Prompt — Copy the items word for word, from the start up to and including the line with "299 centimetres".

(Rows from a dataset on spatial reasoning)

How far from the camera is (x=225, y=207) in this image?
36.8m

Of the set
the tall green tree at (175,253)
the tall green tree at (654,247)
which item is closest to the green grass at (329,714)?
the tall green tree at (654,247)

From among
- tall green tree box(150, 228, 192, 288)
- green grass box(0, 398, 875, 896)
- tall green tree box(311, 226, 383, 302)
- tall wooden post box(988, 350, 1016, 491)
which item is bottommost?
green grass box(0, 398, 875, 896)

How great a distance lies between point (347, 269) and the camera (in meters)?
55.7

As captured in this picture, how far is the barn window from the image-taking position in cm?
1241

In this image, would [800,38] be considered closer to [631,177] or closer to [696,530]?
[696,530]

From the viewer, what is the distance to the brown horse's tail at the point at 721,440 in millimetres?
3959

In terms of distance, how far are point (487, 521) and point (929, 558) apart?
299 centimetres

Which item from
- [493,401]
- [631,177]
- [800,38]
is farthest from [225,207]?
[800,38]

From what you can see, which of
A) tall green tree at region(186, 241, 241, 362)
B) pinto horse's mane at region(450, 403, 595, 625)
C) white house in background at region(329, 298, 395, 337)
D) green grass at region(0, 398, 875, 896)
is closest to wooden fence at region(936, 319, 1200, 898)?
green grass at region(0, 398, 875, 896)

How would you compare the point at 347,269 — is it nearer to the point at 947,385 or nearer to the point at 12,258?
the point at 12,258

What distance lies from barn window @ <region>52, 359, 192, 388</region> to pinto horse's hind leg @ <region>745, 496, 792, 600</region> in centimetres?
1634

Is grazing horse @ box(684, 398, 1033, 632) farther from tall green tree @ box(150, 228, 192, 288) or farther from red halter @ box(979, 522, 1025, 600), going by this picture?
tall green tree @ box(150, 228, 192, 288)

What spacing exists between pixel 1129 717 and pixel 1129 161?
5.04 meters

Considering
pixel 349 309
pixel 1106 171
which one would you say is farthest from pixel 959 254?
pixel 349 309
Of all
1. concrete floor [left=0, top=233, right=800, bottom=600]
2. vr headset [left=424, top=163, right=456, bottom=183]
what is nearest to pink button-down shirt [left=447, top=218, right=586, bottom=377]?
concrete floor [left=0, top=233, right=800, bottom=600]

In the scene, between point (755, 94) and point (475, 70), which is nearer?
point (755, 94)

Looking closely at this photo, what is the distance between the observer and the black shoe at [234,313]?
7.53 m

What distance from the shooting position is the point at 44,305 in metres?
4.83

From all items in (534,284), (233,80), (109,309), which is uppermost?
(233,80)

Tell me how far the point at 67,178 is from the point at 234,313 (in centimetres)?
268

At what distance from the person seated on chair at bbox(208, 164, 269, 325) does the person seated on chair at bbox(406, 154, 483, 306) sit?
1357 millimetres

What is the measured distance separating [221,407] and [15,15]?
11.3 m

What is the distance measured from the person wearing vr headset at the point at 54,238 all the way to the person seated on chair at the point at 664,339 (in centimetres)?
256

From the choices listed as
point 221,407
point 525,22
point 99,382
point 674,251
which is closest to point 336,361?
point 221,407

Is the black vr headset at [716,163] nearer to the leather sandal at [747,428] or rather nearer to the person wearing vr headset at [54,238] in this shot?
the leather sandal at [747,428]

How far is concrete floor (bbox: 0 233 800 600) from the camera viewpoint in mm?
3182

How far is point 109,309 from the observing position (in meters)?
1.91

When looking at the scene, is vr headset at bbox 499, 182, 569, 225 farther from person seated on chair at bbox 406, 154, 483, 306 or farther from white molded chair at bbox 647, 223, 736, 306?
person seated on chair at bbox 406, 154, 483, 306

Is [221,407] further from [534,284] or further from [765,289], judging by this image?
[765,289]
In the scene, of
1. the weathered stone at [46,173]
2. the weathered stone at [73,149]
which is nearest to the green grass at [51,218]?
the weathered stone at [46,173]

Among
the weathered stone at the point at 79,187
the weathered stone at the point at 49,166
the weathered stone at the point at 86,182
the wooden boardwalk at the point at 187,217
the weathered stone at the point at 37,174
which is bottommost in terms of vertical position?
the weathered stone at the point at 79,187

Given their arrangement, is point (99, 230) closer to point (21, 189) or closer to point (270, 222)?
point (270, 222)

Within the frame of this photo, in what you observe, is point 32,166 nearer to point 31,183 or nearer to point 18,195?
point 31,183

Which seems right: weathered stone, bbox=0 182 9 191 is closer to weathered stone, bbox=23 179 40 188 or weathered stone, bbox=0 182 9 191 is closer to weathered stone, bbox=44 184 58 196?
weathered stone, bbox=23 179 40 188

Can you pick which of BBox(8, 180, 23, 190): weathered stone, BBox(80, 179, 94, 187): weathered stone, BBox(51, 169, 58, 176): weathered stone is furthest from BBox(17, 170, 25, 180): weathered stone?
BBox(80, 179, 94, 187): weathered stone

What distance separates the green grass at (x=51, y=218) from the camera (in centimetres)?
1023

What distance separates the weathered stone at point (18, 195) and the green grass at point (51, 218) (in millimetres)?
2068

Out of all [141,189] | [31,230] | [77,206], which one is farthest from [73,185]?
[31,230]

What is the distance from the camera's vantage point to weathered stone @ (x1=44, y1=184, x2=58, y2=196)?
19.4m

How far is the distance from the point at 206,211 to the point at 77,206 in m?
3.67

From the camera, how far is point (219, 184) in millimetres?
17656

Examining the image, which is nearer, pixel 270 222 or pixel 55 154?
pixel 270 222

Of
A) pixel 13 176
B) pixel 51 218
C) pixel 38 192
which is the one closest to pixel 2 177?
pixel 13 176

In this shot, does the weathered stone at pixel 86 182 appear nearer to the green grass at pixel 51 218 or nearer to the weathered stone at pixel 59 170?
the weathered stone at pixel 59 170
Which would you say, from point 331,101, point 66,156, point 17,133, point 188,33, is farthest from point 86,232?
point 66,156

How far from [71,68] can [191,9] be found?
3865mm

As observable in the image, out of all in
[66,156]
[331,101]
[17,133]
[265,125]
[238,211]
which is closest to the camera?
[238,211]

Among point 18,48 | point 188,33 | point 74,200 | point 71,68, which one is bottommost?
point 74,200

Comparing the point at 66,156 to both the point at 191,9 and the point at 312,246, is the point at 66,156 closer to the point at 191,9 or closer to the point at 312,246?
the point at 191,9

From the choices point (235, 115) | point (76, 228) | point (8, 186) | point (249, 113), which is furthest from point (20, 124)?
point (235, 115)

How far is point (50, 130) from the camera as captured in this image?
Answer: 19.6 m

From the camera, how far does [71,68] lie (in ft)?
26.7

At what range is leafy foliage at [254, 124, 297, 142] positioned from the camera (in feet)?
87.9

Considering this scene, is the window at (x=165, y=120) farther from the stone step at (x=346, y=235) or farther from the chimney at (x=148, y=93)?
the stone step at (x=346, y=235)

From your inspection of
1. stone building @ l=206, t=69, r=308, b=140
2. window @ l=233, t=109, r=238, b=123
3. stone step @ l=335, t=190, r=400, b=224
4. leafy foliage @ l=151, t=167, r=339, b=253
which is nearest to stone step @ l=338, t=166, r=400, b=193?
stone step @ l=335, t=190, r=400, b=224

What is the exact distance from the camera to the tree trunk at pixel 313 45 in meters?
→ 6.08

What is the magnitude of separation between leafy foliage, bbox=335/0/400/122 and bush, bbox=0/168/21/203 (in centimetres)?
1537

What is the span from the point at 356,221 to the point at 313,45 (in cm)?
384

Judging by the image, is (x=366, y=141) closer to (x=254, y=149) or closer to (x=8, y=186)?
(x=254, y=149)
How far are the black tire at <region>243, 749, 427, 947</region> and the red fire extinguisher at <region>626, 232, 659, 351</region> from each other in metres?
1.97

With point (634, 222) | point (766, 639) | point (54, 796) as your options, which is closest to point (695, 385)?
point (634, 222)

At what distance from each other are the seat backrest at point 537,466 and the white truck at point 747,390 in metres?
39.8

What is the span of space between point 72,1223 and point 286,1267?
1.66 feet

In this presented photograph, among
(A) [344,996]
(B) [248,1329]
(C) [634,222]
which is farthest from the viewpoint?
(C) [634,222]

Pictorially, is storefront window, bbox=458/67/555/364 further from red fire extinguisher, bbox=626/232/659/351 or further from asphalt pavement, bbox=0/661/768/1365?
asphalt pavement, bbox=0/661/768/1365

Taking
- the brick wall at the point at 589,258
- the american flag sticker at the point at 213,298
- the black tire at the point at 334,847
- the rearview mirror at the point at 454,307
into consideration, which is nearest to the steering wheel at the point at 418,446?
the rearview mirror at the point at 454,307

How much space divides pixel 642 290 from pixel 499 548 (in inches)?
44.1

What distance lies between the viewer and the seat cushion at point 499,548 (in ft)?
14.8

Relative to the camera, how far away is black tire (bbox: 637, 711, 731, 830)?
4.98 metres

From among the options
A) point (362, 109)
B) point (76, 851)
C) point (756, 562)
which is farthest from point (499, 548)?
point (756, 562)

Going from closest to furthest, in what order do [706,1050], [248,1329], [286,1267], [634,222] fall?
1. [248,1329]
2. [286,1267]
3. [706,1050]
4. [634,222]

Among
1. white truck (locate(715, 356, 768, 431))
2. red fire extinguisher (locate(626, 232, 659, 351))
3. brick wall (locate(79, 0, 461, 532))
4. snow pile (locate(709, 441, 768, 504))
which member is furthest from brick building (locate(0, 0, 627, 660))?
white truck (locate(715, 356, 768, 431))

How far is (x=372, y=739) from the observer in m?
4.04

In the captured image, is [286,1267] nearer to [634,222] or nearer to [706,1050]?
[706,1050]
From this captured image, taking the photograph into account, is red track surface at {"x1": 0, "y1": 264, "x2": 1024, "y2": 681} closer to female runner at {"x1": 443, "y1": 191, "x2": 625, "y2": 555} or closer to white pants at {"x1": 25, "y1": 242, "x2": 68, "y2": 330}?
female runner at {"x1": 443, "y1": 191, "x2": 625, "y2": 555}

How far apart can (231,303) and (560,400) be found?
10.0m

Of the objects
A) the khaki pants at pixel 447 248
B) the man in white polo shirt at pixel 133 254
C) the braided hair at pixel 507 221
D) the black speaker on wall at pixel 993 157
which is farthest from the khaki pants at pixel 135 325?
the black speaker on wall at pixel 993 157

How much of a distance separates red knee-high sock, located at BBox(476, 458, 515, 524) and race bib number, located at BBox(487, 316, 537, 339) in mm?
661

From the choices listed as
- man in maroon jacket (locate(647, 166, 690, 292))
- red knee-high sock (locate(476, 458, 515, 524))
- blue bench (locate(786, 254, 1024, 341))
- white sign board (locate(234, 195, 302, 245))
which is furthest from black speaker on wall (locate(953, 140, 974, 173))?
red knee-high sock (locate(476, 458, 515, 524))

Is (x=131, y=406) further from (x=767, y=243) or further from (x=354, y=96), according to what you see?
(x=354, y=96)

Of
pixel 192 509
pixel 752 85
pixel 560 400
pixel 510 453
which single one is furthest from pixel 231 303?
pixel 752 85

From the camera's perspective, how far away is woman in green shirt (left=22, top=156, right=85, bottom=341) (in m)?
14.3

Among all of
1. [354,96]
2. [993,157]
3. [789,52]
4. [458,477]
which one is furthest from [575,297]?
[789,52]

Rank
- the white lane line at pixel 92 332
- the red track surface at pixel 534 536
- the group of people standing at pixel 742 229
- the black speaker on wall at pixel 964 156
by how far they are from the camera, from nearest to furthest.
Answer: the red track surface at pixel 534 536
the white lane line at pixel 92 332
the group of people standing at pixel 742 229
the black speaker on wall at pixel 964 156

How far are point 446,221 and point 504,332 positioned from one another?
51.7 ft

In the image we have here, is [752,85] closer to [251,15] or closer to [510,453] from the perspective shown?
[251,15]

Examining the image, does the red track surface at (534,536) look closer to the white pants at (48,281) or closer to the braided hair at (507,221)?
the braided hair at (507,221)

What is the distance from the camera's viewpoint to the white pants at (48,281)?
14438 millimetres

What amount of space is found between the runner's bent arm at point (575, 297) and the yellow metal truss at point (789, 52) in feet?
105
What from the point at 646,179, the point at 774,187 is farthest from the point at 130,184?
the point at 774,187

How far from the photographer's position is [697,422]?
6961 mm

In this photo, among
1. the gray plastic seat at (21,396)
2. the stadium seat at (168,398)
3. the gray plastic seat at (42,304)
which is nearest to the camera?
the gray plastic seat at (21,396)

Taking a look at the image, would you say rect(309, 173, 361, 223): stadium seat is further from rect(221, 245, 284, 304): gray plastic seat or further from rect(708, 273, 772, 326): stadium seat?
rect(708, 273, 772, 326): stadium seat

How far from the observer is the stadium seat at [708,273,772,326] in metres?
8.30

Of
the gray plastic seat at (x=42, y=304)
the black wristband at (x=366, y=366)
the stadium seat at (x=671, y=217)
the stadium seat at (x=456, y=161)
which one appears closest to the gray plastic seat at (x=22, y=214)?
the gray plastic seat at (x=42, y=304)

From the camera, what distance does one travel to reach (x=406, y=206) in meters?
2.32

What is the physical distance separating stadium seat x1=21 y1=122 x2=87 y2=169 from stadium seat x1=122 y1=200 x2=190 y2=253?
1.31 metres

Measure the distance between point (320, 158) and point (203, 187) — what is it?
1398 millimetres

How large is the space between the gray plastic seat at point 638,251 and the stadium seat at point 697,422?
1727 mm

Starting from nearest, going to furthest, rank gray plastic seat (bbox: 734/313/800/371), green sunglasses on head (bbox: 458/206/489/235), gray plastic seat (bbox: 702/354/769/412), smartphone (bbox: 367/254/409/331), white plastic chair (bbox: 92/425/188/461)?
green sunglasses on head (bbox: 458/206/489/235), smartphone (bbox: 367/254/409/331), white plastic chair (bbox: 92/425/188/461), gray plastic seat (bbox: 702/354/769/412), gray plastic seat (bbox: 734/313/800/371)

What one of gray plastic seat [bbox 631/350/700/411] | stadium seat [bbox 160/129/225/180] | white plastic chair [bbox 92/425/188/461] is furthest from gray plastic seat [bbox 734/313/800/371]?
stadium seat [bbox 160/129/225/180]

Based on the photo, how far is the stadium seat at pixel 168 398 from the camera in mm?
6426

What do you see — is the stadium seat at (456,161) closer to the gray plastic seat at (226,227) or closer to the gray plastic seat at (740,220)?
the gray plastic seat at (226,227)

Solution to the exercise —
How far from the camera is (x=225, y=207) in this image?
36.8m

Of the set
the tall green tree at (175,253)
the tall green tree at (654,247)
which item is closest to the green grass at (329,714)?
the tall green tree at (654,247)

From among
- tall green tree box(150, 228, 192, 288)
- green grass box(0, 398, 875, 896)
- tall green tree box(311, 226, 383, 302)
- tall wooden post box(988, 350, 1016, 491)
which item is bottommost?
green grass box(0, 398, 875, 896)

How great a distance lies between point (347, 269) and the camera (in meters)?
55.7

As captured in this picture, how far is the barn window from the image-taking position in cm?
1241

In this image, would [800,38] be considered closer to [631,177] or closer to [696,530]?
[696,530]

From the viewer, what is the distance to the brown horse's tail at the point at 721,440 in millimetres?
3959

In terms of distance, how far are point (487, 521) and point (929, 558) apart?
299 centimetres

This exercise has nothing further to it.